[A block of data]:
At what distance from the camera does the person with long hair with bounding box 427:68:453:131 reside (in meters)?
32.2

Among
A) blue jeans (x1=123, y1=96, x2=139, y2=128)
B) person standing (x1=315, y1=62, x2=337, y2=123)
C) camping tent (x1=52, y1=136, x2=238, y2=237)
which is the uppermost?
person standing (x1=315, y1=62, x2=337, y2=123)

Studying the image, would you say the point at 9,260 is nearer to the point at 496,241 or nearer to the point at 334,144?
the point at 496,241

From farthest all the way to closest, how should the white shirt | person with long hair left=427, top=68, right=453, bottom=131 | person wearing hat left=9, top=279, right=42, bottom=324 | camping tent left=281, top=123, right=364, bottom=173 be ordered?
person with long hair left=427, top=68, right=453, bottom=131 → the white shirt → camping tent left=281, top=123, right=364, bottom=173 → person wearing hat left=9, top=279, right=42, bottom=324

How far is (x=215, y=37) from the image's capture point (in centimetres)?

[Given problem]:
Your task is to reproduce the whole listing exactly.

[Answer in full]:
At what distance from the camera does the person with long hair with bounding box 427:68:453:131 reside (in meters)?
32.2

Among
A) blue jeans (x1=123, y1=96, x2=139, y2=128)
B) person standing (x1=315, y1=62, x2=337, y2=123)
C) camping tent (x1=52, y1=136, x2=238, y2=237)
which is the uppermost?
person standing (x1=315, y1=62, x2=337, y2=123)

Studying the image, would you say the point at 9,260 is nearer to the point at 496,241 or nearer to the point at 334,144?
the point at 496,241

From farthest all the way to closest, how should the white shirt | person with long hair left=427, top=68, right=453, bottom=131 | person wearing hat left=9, top=279, right=42, bottom=324 | camping tent left=281, top=123, right=364, bottom=173 be ordered?
person with long hair left=427, top=68, right=453, bottom=131 → the white shirt → camping tent left=281, top=123, right=364, bottom=173 → person wearing hat left=9, top=279, right=42, bottom=324

How far is (x=215, y=37) from the image's capture point (in centimetres)?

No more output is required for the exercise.